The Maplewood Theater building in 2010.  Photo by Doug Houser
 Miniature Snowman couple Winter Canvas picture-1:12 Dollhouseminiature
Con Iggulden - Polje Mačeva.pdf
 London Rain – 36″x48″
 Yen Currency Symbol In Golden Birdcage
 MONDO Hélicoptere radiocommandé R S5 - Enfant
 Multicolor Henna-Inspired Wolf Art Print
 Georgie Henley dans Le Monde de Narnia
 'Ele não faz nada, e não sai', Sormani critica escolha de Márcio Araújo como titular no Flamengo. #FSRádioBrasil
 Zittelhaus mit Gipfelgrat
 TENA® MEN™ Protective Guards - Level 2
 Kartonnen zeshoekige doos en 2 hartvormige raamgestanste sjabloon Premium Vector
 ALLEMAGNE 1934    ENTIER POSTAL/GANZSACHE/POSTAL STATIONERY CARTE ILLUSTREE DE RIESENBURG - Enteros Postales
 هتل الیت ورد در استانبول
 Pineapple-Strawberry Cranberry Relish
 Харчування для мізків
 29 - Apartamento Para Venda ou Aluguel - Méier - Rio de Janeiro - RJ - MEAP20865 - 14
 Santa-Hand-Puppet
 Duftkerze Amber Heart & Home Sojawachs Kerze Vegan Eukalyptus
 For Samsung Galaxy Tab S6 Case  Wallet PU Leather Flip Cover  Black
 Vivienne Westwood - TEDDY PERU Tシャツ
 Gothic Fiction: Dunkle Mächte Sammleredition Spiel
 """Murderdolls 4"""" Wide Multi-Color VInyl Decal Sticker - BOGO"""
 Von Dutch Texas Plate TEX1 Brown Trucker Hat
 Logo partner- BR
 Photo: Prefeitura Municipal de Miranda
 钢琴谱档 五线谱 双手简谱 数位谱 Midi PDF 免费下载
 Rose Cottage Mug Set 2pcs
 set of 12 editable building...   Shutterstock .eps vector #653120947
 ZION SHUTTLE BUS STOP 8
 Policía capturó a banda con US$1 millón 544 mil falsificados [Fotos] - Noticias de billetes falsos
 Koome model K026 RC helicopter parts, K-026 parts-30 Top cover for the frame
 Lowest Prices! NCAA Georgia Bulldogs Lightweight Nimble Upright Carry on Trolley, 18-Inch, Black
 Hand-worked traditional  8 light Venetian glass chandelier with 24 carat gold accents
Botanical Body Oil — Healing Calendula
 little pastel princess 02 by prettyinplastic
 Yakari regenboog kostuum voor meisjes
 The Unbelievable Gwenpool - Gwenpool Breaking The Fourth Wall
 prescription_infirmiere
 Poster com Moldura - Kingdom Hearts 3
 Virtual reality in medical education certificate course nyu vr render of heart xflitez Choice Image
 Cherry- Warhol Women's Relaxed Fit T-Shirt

★ ★ ★ ★

- _About this exercise_:
Repeat every record above precisely.

- _Expected output_:
The Maplewood Theater building in 2010.  Photo by Doug Houser
 Miniature Snowman couple Winter Canvas picture-1:12 Dollhouseminiature
Con Iggulden - Polje Mačeva.pdf
 London Rain – 36″x48″
 Yen Currency Symbol In Golden Birdcage
 MONDO Hélicoptere radiocommandé R S5 - Enfant
 Multicolor Henna-Inspired Wolf Art Print
 Georgie Henley dans Le Monde de Narnia
 'Ele não faz nada, e não sai', Sormani critica escolha de Márcio Araújo como titular no Flamengo. #FSRádioBrasil
 Zittelhaus mit Gipfelgrat
 TENA® MEN™ Protective Guards - Level 2
 Kartonnen zeshoekige doos en 2 hartvormige raamgestanste sjabloon Premium Vector
 ALLEMAGNE 1934    ENTIER POSTAL/GANZSACHE/POSTAL STATIONERY CARTE ILLUSTREE DE RIESENBURG - Enteros Postales
 هتل الیت ورد در استانبول
 Pineapple-Strawberry Cranberry Relish
 Харчування для мізків
 29 - Apartamento Para Venda ou Aluguel - Méier - Rio de Janeiro - RJ - MEAP20865 - 14
 Santa-Hand-Puppet
 Duftkerze Amber Heart & Home Sojawachs Kerze Vegan Eukalyptus
 For Samsung Galaxy Tab S6 Case  Wallet PU Leather Flip Cover  Black
 Vivienne Westwood - TEDDY PERU Tシャツ
 Gothic Fiction: Dunkle Mächte Sammleredition Spiel
 """Murderdolls 4"""" Wide Multi-Color VInyl Decal Sticker - BOGO"""
 Von Dutch Texas Plate TEX1 Brown Trucker Hat
 Logo partner- BR
 Photo: Prefeitura Municipal de Miranda
 钢琴谱档 五线谱 双手简谱 数位谱 Midi PDF 免费下载
 Rose Cottage Mug Set 2pcs
 set of 12 editable building...   Shutterstock .eps vector #653120947
 ZION SHUTTLE BUS STOP 8
 Policía capturó a banda con US$1 millón 544 mil falsificados [Fotos] - Noticias de billetes falsos
 Koome model K026 RC helicopter parts, K-026 parts-30 Top cover for the frame
 Lowest Prices! NCAA Georgia Bulldogs Lightweight Nimble Upright Carry on Trolley, 18-Inch, Black
 Hand-worked traditional  8 light Venetian glass chandelier with 24 carat gold accents
Botanical Body Oil — Healing Calendula
 little pastel princess 02 by prettyinplastic
 Yakari regenboog kostuum voor meisjes
 The Unbelievable Gwenpool - Gwenpool Breaking The Fourth Wall
 prescription_infirmiere
 Poster com Moldura - Kingdom Hearts 3
 Virtual reality in medical education certificate course nyu vr render of heart xflitez Choice Image
 Cherry- Warhol Women's Relaxed Fit T-Shirt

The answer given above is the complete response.